> _INFORMATION SUPPLIED_
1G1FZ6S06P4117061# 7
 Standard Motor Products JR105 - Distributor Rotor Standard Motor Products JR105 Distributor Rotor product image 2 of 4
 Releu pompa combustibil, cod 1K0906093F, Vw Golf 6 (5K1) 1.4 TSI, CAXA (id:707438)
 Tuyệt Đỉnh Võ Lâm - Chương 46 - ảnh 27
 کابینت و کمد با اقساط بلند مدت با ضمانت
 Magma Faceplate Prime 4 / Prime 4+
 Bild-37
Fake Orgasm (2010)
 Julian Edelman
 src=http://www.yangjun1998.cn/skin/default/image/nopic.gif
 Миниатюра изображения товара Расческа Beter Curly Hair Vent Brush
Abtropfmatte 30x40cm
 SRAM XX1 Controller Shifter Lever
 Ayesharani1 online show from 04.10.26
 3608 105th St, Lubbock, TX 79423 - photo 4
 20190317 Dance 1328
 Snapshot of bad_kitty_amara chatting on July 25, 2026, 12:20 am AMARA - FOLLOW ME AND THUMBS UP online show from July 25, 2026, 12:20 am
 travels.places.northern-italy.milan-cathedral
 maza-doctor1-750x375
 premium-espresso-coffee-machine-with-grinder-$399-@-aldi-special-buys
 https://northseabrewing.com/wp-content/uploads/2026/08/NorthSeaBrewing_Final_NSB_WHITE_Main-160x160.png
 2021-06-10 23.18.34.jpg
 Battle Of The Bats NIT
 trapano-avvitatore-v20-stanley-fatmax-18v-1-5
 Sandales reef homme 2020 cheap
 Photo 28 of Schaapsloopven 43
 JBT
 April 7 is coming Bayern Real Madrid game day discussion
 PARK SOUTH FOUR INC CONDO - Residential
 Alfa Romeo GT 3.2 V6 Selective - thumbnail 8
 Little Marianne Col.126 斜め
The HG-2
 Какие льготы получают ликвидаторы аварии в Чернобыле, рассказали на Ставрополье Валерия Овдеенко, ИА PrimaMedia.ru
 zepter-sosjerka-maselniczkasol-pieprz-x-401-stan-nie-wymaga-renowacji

> _WORK TO COMPLETE_
Would you please repeat exactly the lines above, starting at the line with "Abtropfmatte 30x40cm" and stopping at the line with "maza-doctor1-750x375", both included?

> _EXERCISE ANSWER_
Abtropfmatte 30x40cm
 SRAM XX1 Controller Shifter Lever
 Ayesharani1 online show from 04.10.26
 3608 105th St, Lubbock, TX 79423 - photo 4
 20190317 Dance 1328
 Snapshot of bad_kitty_amara chatting on July 25, 2026, 12:20 am AMARA - FOLLOW ME AND THUMBS UP online show from July 25, 2026, 12:20 am
 travels.places.northern-italy.milan-cathedral
 maza-doctor1-750x375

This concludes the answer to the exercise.